As you explore space, the planets and constellations with them, you’re treated to stunning backdrops of photorealistic whipped cream clouds and the stars above, even if the CG layers create a weird flattish depth at times. Watching them zoom through it all on their drive shafts – something like a minimalist motorbike-broomstick hybrid, a clear product of Gainax’s collaboration with automakers Subaru – it becomes a tour with enough fun facts to keep things interesting. Did you know Saturn’s rings are five Earths wide? Or that Subaru is, in fact, the Japanese name for the Pleiades constellation?
Blurring the lines between science and fantasy, Pleiades plays with that most well-known of Arthur C. Clarke’s three laws: “Magic’s just science that we don’t understand yet”. The powers of human will and love act as physical forces that can pull people together.

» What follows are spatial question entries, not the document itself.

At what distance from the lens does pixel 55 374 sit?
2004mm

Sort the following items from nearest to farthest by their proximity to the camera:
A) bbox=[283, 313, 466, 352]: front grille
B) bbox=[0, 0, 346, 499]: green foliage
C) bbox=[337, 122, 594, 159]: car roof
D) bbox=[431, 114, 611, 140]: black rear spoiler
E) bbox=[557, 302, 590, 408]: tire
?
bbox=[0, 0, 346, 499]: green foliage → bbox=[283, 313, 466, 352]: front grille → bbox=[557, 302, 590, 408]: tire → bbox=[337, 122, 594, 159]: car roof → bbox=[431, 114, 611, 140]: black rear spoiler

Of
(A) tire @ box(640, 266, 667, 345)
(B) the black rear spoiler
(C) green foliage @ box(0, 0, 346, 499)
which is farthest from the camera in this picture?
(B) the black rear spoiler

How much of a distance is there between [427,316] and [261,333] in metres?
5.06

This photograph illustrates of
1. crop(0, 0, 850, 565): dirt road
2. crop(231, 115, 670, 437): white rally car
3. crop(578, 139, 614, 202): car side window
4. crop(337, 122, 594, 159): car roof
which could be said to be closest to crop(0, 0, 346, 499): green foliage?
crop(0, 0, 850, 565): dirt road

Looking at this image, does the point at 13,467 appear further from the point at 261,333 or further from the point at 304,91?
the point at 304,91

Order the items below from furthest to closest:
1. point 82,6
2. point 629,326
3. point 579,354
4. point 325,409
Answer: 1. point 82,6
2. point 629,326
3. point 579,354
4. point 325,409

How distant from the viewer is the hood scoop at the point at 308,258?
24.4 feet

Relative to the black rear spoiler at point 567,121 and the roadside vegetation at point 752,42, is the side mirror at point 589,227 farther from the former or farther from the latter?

The romance of friendship and first love take a leap to the fantastic in later episodes, coming to full strength amongst the stars that stretch beyond our solar system and into the endless unknown. There, the insignificance of the loneliness of one turns into a heartwarming feeling, something Nanako calls “po-warm”. If there was any one word to describe this oddly endearing series, that would be it.
Clean opening/closing animation; also available from Sentai Filmworks.